A very interesting business application of text classification is sentiment analysis. It is a method to automatically understand the perception of customers towards a product or service based on their comments. The input text is classified into positive, negative, and in some situations, neutral. It is extensively used by companies to track the user behavior in Twitter. Sentiment analysis can strongly influence the marketing strategy of a company, improving the customer experience and defining the advertising roadmap.
Sentence: One of my favourite tennis players in the world is Rafa Nadal.
Label: 4; label name: Athlete; certainty: 0.904297
As it can be seen, the model classifies the sentence as Athlete with a certainty of 90.429%.

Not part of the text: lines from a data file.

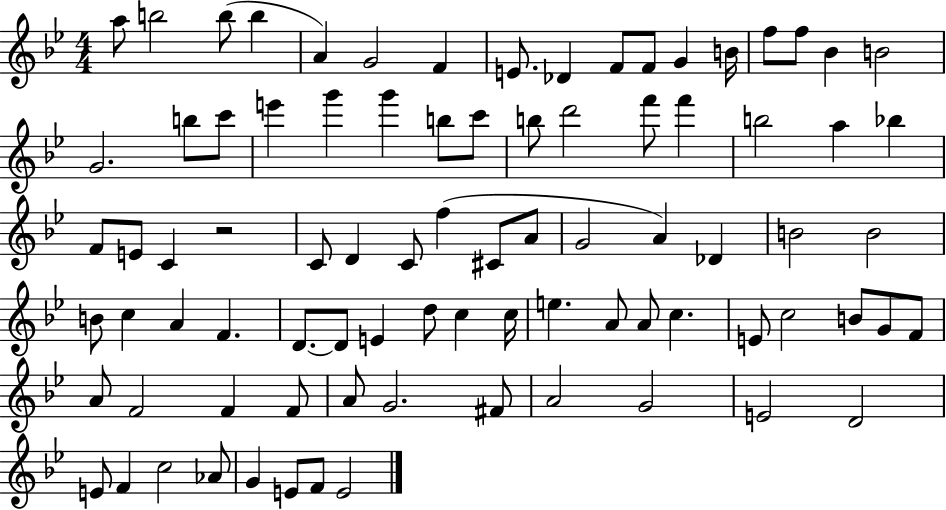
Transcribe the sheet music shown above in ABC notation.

X:1
T:Untitled
M:4/4
L:1/4
K:Bb
a/2 b2 b/2 b A G2 F E/2 _D F/2 F/2 G B/4 f/2 f/2 _B B2 G2 b/2 c'/2 e' g' g' b/2 c'/2 b/2 d'2 f'/2 f' b2 a _b F/2 E/2 C z2 C/2 D C/2 f ^C/2 A/2 G2 A _D B2 B2 B/2 c A F D/2 D/2 E d/2 c c/4 e A/2 A/2 c E/2 c2 B/2 G/2 F/2 A/2 F2 F F/2 A/2 G2 ^F/2 A2 G2 E2 D2 E/2 F c2 _A/2 G E/2 F/2 E2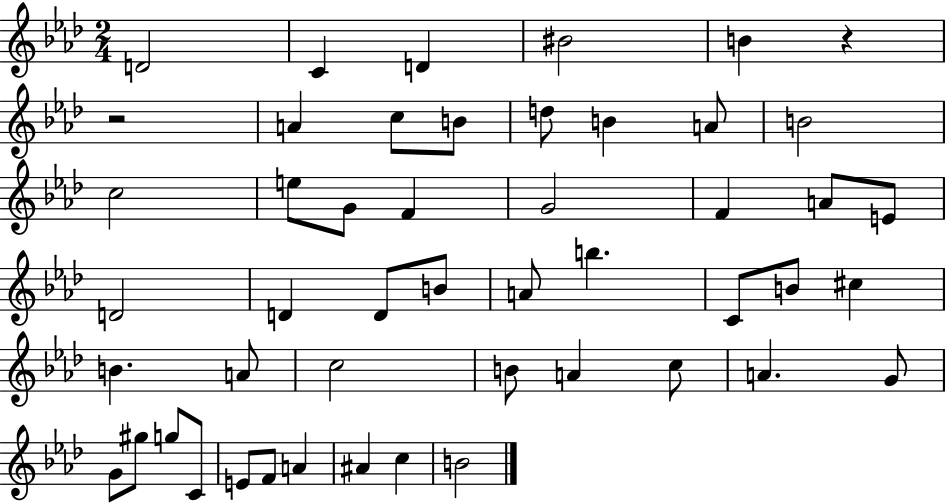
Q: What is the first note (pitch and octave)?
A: D4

In this case, the model predicts that the tweet is positive with a certainty of 99.80% (and yeah, the hololens were really impressive).
Most text classification techniques use some kind of word featurization. It transforms the text into a numeric representation. This numeric representation allows machine learning algorithms for easily computing models using the words or characters as inputs. Two notable techniques are bag of words and word embedding.
Bag of words consists of computing the frequency of each word in the text as an histogram. Sometimes, instead of getting the frequency of single words, you can compute the method for pairs of words, often referred as bi-grams, or triplets of words, referred as tri-grams. The general case is called n-grams. Once the text is mapped as an histogram, other techniques can be applied. One example is text comparison, the bag of words of two sentences can be computed and subsequently compared using a metric like quadratic difference or Kullback-Liebler divergence.
Word embeddings was an idea introduced by Bengio in 2001. Basically, the method maps each word to a high dimensional vector of perhaps 50 to 300 dimensions. The algorithm learns simultaneously a distributed representation for each word along with a probability function for word sequences. Therefore the method can understand that the sentence "the cat is playing with a toy" and "the cat is playing with an object" are equivalent and have a high probability to be consistent. However, in the sentence "the cat is flying with a toy", the method would produce a low probability. Of all word embedding algorithms maybe the most popular is word2vec created by Mikolov.
Another property of word embeddings is that we can compute the similarity between words, as we did in the notebook (in the word representations section). In the multidimensional space, the difference between king and queen, 12.58, will be smaller than between king and woman, 20.16. Makes sense, right? At the same time, the difference between king and queen will be similar to the difference between man and woman, 11.27.
Finally, we can represent the words in a reduced dimensional space. For that we used the t-SNE algorithm. The results can be visualized in the section word space visualization of the notebook. After the computation, we can see that the words bird and dove are clustered together, also sister and brother, and mother and father.
Curiosly, the word wolf is closer to man, than woman. Basically, t-SNE is saying that a man is more similar to a wolf that to a woman. That's the first time I was insulted by an algorithm!!! You suck t-SNE!